Un fracas se fait entendre du fond du couloir, la petite brune grimace, puis secoue la tête, dépitée.
— Je repasse vous voir dans dix minutes ! grogne-t-elle.
À peine la porte refermée, Isabelle Velolle lui tire la langue et ricane effrontément comme une petite enfant. Elle s’en amuse de tout ça, et met la musique encore plus fort. Tant pis pour le vacarme, elle se dit que le Seigneur lui pardonnera.
« Quand je suis dans tes bras, mon corps joyeux se livre. »
Elle se cale un peu plus dans son fauteuil, regarde l’heure et attend.
« Comment pourrais-je vivre, si tu n’étais pas là 5? »
Elle attend l’homme de sa vie.
- L’Impératrice -
— Léonie ! Il vient ce bouquet ? On ouvre dans cinq minutes !
Une jeune fille se tortille devant les pots. Elle est encore toute jeunette, a la grâce et l’innocence du matin, la douceur et la beauté des fleurs nouvelles. Sa patronne l’appelle, tape du pied tandis qu’elle redresse le rideau de fer pour ouvrir au premier client.
Un homme est là d’ailleurs, sur le trottoir, le sourire aux lèvres, à attendre pour son bouquet.
— Léonie !! répète la patronne, pressée.
Mais Léonie n’écoute pas, elle n’écoute jamais rien. Elle vit dans un petit monde qui n’appartient qu’à elle, dont elle a caché les clés, pour que personne ne puisse y accéder.
Pourtant, derrière sa discrétion, Léonie est la force. Elle est la puissance. Le tatouage d’une lionne orne d’ailleurs ses reins, symbole de son courage face à la dureté du monde, de la réalité.

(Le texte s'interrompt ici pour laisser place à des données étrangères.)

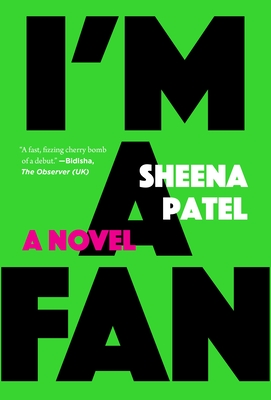 I'm a Fan: A Novel By Sheena Patel Cover Image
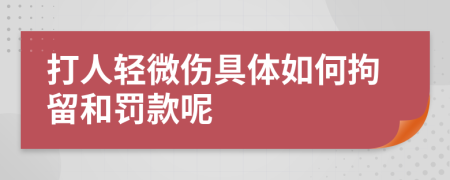 打人轻微伤具体如何拘留和罚款呢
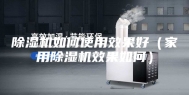 除湿机如何使用效果好（家用除湿机效果如何）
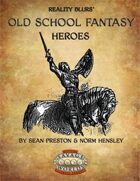Old School Fantasy: Heroes (Savage Worlds Edition)
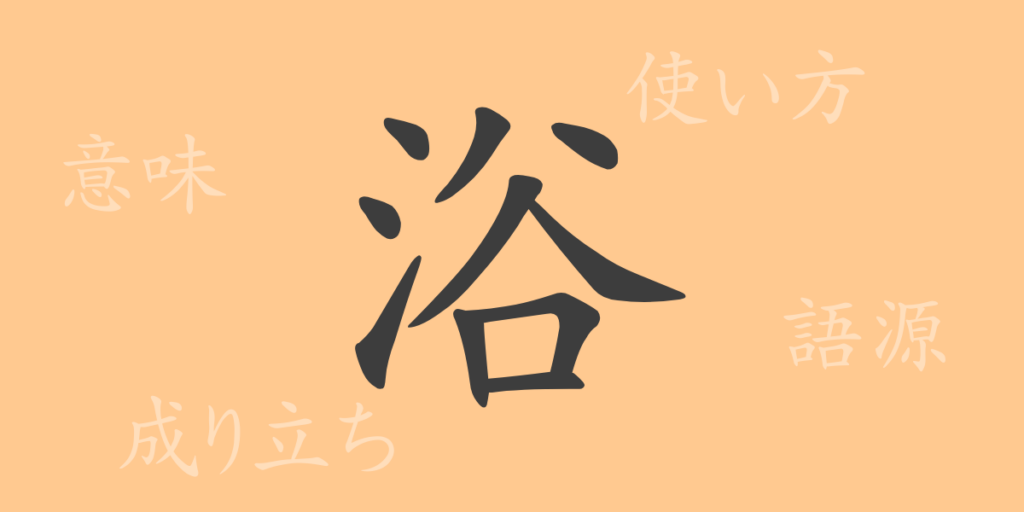 浴(ヨク)の漢字の成り立ち(語源)と意味、用途 浴(ヨク)の漢字の成り立ち(語源)と意味、用途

Car le réel est douloureux pour Léonie, mais, dans cette boutique, au milieu des fleurs et de leurs couleurs, elle s’en moque, car elle a trouvé bien mieux. Ici, elle est la reine de l’univers qu’elle a choisi de se créer.
— Monsieur Borger ! s’écrie la patronne d’une voix trop mielleuse.
Le nom du client la sort de ses songes. Léonie se sent soudain légère, car elle l’aime beaucoup, ce client. Il est là tous les samedis à neuf heures. Agréable, poli, souriant, le genre de personne trop rare qui vous met en joie pour la journée entière.
Elle termine à la hâte son bouquet, ajoute des feuilles et des rubans, contemple sa création. Ce n’était pas celle qui était commandée, elle le sait, mais elle a osé, a voulu proposer une nouveauté.
Un rugissement aigu provient de l’entrée :
— Léonieeeee !
La jeune fille s’arrache aux fleurs, danse jusqu’à l’entrée, s’incline devant l’homme, lui offre son plus beau sourire.
— Hé ! Mais c’est notre jolie fleuriste ! s’exclame-t-il.
Léonie rougit jusqu’aux oreilles, remercie le client par un nouveau sourire. Derrière le comptoir, sa patronne serre les dents, trouve le client bien trop familier avec la jeune fille. Car elle n’est rien, même pas une employée, juste une petite stagiaire en formation. Il devrait la trouver sans intérêt. Pourtant elle la sait douée, bien plus qu’elle ne le sera jamais, mais elle n’osera jamais l’avouer. Avouer qu’elle est simplement jalouse de son talent et de sa beauté.
Puis, elle ouvre les yeux en grand.
— C’est quoi, ça ? Et le bouquet de roses de monsieur ? crache-t-elle.
Sans ciller, Léonie présente alors son bouquet de tournesol et de jonquilles. Elle est créative, a des idées, se sait appréciée pour ça. Et le client n’est pas en colère, bien au contraire.
— C’est très beau, dit-il. On dirait que vous portez le soleil dans vos bras, jeune fille.
Léonie rougit à nouveau, se sent pousser des ailes. Puis elle murmure un chant silencieux aux fleurs avant de les tendre au client.
— Pourquoi faites-vous ça ? Leur parler à chaque fois ? demande-t-il.
Léonie tapote le bouquet, désigne la carte qui y est accrochée. Dessus est écrit :
« Je porte l’amour. »
C’est au tour de Louis de rougir, de remercier par un sourire. Il paie son bouquet, promet de revenir samedi prochain. En partant, il offre un grand un dernier regard à Léonie qui se dit qu’elle aurait bien voulu avoir un grand-père aussi gentil que lui.
Elle s’en retourne à ses bouquets, tandis que sa patronne continue de grogner. Elle attache ses cheveux colorés, bleus en haut, roses en bas.
Léonie est ainsi. C’est une originale, aussi bien dans la tête que dans son apparence.
Un rayon de soleil tombe sur son cou. Elle profite de la chaleur sur sa peau, cherche à l’attraper, la caresse, pense que, comme les bouquets qu’elle compose, tout n’est qu’éphémère dans ce monde.
Elle ne sait pas encore que le Dieu Lumière va lui offrir celui qu’elle attend depuis toujours.